図3.日本の地域国別貿易(輸出・輸入)構成比の変化(1980~2022)
日米貿易摩擦が沈静化した後の日本の貿易は、輸出に占める米国のシェアが、1986年の38.9%をピークに、20年後の2006年に22.8%と16.1%ポイント下落し、2022年の18.7%はピーク時と比べて半減することとなった。輸入でも対米国のシェアは、1995年の22.4%が2022年には9.9%に激減する一方で、対中輸入シェアは10.7%から21.0%に激増し、日本の貿易における米中のポジションが逆転している。
日本の貿易における米中のポジション変化は、日本のIPEF貿易とRCEP貿易に反映されている。日本のIPEF貿易とRCEP貿易を比較すると、1980,90年代はIPEF貿易がRCEP貿易を上回っていた。
ところが、2000年代に入りこのトレンドが変化した。まず、輸入が2002年にRCEP貿易がIPEF貿易に追いつき、その差を広げている。輸出では、2008年にIPEF貿易がRCEP貿易に追いつかれ、以降、同じような水準でもつれ合うような状態が続いている。
図4.日本の貿易に占めるIPEFとRCEPのシェア推移
4.中国のIPEF貿易、RCEP貿易
中国のIPEF貿易、RCEP貿易は日本とは異なる動きを見せている。中国の貿易では、日本の様にRCEP貿易がIPEF貿易を逆転するような動きは出ていない。輸出では、1990年代央にIPEF貿易のシェアが高まり、後半からRCEP貿易のシェアを引き離している。IPEFのシェアはRCEPのシェアを大きく上回って推移している。日米貿易摩擦の恩恵を受けて中国の対米輸出が拡大したためである。中国の輸入は、一貫して、IPEF貿易がRCEP貿易を上回っているが、その差は輸入ほどではない(図5)。
図5.中国の貿易に占めるIPEF、RCEPのシェア推移
トランプ米政権は、2018年に対中輸入に追加関税措置を発動し、対中輸入を削減して対中貿易赤字を是正する取り組みを始めた。
米国の輸入に占める中国のシェアは、2015~2018年間では20%超であったが、対中追加関税措置後に低下し始めた(図6)。
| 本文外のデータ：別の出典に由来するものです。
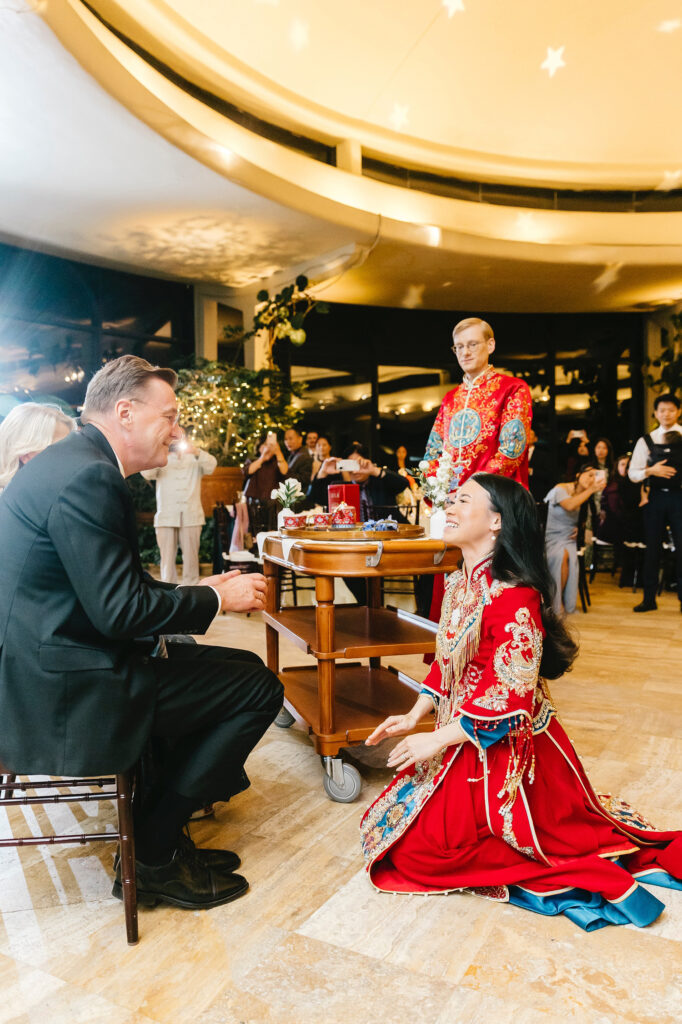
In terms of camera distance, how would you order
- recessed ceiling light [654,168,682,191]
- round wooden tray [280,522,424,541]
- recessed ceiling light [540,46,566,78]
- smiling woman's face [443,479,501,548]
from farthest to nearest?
1. recessed ceiling light [654,168,682,191]
2. recessed ceiling light [540,46,566,78]
3. round wooden tray [280,522,424,541]
4. smiling woman's face [443,479,501,548]

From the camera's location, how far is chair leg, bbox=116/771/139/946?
162cm

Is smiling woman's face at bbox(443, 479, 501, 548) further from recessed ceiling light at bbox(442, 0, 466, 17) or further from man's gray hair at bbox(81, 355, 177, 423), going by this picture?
recessed ceiling light at bbox(442, 0, 466, 17)

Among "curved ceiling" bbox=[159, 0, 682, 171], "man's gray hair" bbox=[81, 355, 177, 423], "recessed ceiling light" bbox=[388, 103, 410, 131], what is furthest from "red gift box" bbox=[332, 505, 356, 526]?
"recessed ceiling light" bbox=[388, 103, 410, 131]

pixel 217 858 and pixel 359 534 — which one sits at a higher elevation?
pixel 359 534

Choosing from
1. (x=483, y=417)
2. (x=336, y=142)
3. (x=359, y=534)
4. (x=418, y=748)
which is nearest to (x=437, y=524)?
(x=359, y=534)

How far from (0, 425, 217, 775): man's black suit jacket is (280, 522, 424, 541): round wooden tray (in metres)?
1.02

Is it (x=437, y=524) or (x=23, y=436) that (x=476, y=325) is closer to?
(x=437, y=524)

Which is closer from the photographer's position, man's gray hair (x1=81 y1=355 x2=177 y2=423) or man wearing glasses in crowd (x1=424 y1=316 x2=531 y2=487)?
man's gray hair (x1=81 y1=355 x2=177 y2=423)

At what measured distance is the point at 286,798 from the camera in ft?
8.10

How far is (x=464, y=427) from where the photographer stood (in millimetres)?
3225

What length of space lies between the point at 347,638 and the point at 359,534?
1.48 ft

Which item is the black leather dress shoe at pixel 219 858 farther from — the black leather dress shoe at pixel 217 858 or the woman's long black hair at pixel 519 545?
the woman's long black hair at pixel 519 545

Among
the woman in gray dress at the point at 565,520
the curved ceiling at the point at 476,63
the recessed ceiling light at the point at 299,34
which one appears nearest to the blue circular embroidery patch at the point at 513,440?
the woman in gray dress at the point at 565,520

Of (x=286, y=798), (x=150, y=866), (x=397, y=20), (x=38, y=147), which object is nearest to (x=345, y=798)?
(x=286, y=798)
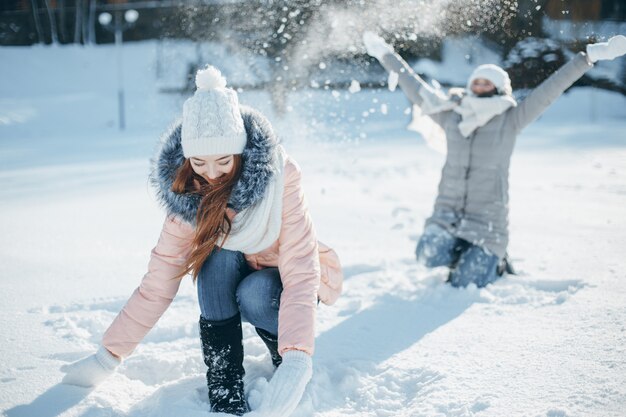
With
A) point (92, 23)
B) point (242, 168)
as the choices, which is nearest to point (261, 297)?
point (242, 168)

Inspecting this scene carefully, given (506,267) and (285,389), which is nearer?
(285,389)

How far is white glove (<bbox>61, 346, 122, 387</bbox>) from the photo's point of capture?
175cm

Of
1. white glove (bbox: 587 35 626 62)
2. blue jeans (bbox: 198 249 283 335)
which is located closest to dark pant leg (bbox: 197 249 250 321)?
blue jeans (bbox: 198 249 283 335)

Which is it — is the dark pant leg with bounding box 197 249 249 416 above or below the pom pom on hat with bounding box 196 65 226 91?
below

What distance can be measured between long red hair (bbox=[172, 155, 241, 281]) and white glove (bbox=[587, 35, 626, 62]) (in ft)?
6.12

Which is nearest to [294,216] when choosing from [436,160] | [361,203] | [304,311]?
[304,311]

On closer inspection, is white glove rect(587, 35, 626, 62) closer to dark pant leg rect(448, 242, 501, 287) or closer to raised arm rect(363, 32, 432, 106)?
raised arm rect(363, 32, 432, 106)

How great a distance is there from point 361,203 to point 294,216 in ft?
9.98

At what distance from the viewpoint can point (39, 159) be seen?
6832 millimetres

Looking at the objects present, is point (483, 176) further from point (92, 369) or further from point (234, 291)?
point (92, 369)

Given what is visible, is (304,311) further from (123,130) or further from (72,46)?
(72,46)

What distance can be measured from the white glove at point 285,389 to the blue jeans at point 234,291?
9.6 inches

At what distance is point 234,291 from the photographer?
1729 mm

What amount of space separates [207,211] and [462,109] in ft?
6.01
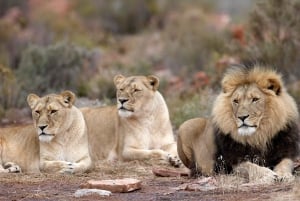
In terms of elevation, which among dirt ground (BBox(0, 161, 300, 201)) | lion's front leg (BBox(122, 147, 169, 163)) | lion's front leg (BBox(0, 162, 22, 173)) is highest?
lion's front leg (BBox(122, 147, 169, 163))

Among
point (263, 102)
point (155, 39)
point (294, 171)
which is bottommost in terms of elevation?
point (294, 171)

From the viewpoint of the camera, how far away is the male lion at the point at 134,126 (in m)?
12.2

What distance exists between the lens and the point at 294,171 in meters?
9.68

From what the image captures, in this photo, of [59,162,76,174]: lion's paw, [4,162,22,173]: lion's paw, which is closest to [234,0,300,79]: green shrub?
[4,162,22,173]: lion's paw

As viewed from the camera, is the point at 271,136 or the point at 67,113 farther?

2023年の米国の輸入では、これまで最大の輸入先であったが中国が、15年ぶりにトップから滑り落ちて2位に転落した。トップに立ったのはメキシコである。また、米国の対ASEAN輸入の比率もベトナムを中心に順位を上げている。
他方、中国の輸出において米国が占める比率をみると、直近のピークとなった2002年の21.5%が2022年は16.2%に低下している。中国の輸出にとって米国は、PC等の情報機器やアパレルなどの労働集約財の最大の輸出市場である。2022年で情報機器の輸出の25.5%、労働集約財の24.9%が米市場向けである。情報機器と労働集約財の対米輸出には、大きな変化はない。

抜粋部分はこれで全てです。